■ Série d'exercices ■
• 1. Reproduisez fidèlement le passage du texte sur l'import-substitution au Cameroun, de "Dans un contexte" à "les résultats escomptés.".
• 2. Comment traduire en anglais cette phrase du texte sur l'import-substitution au Cameroun : « L’objectif est clair : produire localement ce qui était auparavant importé. » ?
• 3. Pouvez-vous poursuivre le texte sur l'import-substitution au Cameroun à partir de sa dernière phrase ?

----- Texte extrait -----

Dans un contexte marqué par la crise du Covid-19, les tensions géopolitiques, notamment la guerre en Ukraine, et le changement climatique, le Cameroun s’efforce de réduire sa dépendance aux importations alimentaires. Pour ce faire, le pays a lancé un ambitieux plan triennal d’import-substitution avec un budget conséquent de plus de 114 milliards de FCFA (environ 170 millions d’euros). L’objectif est clair : produire localement ce qui était auparavant importé. Cependant, malgré ces efforts et ces investissements substantiels, le programme peine à produire les résultats escomptés.
Face à cet appel national à l’autosuffisance, des entrepreneurs comme Bertin Tchoffo ont rapidement pris le taureau par les cornes. Convaincu par le discours présidentiel en faveur de l’import-substitution, Tchoffo et son équipe ont lancé un projet d’envergure : la production de 2 000 hectares de manioc destiné à la fabrication de farine. Cette initiative vise à remplacer une partie de la farine de blé dans la pâtisserie et la boulangerie camerounaises, un secteur traditionnellement dépendant des importations.

----- Données fournies -----

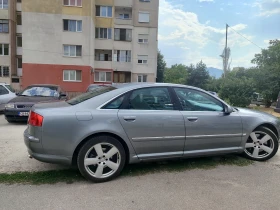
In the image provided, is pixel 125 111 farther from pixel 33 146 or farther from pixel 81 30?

-----

■ Liste des réponses ■
• 1.
Dans un contexte marqué par la crise du Covid-19, les tensions géopolitiques, notamment la guerre en Ukraine, et le changement climatique, le Cameroun s’efforce de réduire sa dépendance aux importations alimentaires. Pour ce faire, le pays a lancé un ambitieux plan triennal d’import-substitution avec un budget conséquent de plus de 114 milliards de FCFA (environ 170 millions d’euros). L’objectif est clair : produire localement ce qui était auparavant importé. Cependant, malgré ces efforts et ces investissements substantiels, le programme peine à produire les résultats escomptés.

• 2. The goal is clear: to produce locally what was previously imported.

• 3.
Cette entreprise privée bénéficie du soutien actif des autorités, illustrant la volonté politique de réussir la transition vers une production alimentaire plus autonome. Les premiers résultats ont été encouragés par des actions concrètes telles que la présentation de la farine de manioc aux pâtissiers de Yaoundé par le ministre du Commerce, symbolisant une démarche proactive pour intégrer ce nouvel ingrédient dans l’industrie locale.
Malgré l’optimisme initial, la transition vers une production locale rencontre des obstacles significatifs. Les acteurs de la filière des farines panifiables montrent une certaine résistance aux changements, liée aux intérêts économiques en jeu. De plus, la fixation des prix de la farine de manioc et le décaissement limité des budgets alloués pour l’import-substitution soulèvent des questions quant à l’efficacité et l’impact réel de cette politique.
Pour surmonter ces obstacles, des ajustements stratégiques sont nécessaires. Il est impératif de favoriser la production locale et d’explorer des moyens pour intégrer efficacement la farine de manioc dans l’industrie de la boulangerie. Passer de l’expérimentation à la production à grande échelle est un défi que les autorités et les entrepreneurs doivent relever ensemble, en tenant compte des réalités économiques et des résistances au changement.
Le Cameroun se trouve à un carrefour crucial de sa politique d’import-substitution. La volonté politique et l’engagement des entrepreneurs locaux constituent une base solide pour avancer. Toutefois, le succès à long terme dépendra de la capacité du pays à surmonter les défis internes et à ajuster ses stratégies pour réaliser pleinement le potentiel de cette initiative ambitieuse.